**What to do**
Copy every line in the records below that contains the word "volunteer".

START Supplied material

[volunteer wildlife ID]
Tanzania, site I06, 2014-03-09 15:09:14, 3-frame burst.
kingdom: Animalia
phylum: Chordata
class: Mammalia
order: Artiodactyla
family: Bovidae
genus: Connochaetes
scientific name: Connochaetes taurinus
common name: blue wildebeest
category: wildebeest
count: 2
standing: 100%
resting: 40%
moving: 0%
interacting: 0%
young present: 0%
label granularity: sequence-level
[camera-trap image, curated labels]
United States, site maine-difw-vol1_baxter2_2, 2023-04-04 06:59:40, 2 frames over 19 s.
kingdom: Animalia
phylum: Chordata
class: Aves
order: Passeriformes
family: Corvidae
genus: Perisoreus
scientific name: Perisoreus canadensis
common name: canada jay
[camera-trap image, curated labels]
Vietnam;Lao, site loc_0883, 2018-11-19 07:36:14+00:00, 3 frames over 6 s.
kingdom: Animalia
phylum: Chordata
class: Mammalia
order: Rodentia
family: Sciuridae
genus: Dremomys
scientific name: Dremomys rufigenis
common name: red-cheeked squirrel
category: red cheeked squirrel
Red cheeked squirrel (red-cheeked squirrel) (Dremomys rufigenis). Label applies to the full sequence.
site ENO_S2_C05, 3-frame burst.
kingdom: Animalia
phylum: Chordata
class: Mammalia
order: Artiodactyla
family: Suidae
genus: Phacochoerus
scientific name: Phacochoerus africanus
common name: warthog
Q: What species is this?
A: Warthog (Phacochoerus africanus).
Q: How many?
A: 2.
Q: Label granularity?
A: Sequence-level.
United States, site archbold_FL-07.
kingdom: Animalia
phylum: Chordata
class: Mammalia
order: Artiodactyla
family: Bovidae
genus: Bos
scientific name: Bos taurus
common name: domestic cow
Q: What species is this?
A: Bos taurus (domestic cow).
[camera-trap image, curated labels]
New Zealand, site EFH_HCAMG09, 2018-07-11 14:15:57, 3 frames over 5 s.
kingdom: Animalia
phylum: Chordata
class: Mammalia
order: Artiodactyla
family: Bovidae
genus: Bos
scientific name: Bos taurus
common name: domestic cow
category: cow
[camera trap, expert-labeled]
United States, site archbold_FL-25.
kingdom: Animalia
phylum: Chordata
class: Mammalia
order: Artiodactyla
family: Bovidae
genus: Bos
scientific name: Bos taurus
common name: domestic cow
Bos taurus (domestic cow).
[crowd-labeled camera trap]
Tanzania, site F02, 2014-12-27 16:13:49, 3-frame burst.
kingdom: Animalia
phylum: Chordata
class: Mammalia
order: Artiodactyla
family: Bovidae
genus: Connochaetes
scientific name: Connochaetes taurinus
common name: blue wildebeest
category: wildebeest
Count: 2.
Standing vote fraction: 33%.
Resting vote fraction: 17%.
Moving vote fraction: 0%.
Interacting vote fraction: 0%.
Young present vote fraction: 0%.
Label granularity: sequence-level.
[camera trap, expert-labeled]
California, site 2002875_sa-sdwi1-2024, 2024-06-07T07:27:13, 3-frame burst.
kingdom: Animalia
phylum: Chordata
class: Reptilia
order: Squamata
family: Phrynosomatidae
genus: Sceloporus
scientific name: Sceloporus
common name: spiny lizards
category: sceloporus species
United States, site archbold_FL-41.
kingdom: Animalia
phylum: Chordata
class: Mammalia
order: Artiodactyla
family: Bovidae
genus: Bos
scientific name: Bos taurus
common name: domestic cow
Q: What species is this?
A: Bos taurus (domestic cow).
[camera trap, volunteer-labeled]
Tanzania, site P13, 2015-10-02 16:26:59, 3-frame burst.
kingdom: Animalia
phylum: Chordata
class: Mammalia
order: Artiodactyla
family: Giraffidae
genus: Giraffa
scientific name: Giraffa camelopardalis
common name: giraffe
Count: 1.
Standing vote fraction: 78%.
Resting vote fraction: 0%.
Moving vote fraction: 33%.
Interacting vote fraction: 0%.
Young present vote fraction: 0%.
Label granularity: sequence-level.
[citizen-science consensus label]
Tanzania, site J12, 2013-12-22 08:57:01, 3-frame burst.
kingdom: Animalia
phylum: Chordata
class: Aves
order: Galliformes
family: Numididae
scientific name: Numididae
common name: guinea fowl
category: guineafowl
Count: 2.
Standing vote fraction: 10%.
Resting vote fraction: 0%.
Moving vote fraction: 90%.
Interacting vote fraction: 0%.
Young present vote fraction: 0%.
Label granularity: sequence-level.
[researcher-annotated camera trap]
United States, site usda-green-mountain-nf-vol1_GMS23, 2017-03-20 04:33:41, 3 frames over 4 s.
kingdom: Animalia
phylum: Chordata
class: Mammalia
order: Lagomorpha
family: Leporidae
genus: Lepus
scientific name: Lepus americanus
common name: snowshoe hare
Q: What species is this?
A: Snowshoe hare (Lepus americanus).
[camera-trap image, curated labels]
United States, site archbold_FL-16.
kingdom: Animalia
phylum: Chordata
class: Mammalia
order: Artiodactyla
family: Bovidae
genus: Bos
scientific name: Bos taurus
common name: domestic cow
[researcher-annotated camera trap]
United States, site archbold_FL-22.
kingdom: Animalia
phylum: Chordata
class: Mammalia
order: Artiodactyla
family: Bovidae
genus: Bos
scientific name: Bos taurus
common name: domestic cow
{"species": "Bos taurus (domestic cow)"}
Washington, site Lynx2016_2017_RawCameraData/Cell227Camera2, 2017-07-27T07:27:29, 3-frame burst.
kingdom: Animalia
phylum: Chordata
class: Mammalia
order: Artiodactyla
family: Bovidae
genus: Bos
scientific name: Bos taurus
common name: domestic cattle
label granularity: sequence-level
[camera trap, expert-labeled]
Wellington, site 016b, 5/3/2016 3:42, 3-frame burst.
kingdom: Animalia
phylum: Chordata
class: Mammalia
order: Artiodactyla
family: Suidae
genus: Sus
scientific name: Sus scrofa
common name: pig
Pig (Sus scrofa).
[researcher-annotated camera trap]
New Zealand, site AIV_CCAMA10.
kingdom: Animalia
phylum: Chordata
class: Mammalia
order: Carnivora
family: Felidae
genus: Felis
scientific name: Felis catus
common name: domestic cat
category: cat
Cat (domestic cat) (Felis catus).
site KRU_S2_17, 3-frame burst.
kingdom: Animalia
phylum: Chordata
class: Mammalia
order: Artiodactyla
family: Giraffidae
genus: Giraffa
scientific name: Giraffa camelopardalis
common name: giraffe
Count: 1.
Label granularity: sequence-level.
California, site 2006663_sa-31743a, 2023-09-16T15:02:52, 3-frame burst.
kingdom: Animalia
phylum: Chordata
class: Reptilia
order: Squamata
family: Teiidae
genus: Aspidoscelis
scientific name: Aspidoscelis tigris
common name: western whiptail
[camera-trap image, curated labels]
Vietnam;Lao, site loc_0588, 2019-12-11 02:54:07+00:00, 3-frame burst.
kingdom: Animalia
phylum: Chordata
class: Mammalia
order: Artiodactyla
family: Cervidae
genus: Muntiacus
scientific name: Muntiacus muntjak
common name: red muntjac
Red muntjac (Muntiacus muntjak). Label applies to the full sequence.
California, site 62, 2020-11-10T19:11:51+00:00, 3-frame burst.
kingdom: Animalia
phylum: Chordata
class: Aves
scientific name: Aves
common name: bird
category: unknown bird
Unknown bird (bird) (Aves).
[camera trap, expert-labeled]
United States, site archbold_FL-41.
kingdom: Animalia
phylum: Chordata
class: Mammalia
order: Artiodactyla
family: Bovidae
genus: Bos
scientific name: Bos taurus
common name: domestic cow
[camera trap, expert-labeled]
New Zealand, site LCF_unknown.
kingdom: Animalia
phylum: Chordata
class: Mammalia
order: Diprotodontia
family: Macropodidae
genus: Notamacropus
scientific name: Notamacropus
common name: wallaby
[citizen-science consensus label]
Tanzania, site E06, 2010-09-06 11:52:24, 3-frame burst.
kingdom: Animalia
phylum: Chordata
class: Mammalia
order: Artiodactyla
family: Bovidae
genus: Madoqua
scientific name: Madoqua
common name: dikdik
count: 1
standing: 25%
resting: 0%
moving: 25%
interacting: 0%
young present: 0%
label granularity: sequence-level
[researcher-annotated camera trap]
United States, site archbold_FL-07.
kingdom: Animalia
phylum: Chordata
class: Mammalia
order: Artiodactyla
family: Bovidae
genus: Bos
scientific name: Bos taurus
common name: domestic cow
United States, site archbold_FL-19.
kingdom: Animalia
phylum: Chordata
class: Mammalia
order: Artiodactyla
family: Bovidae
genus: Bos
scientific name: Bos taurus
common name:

END Supplied material

**Output for this exercise**
[volunteer wildlife ID]
[camera trap, volunteer-labeled]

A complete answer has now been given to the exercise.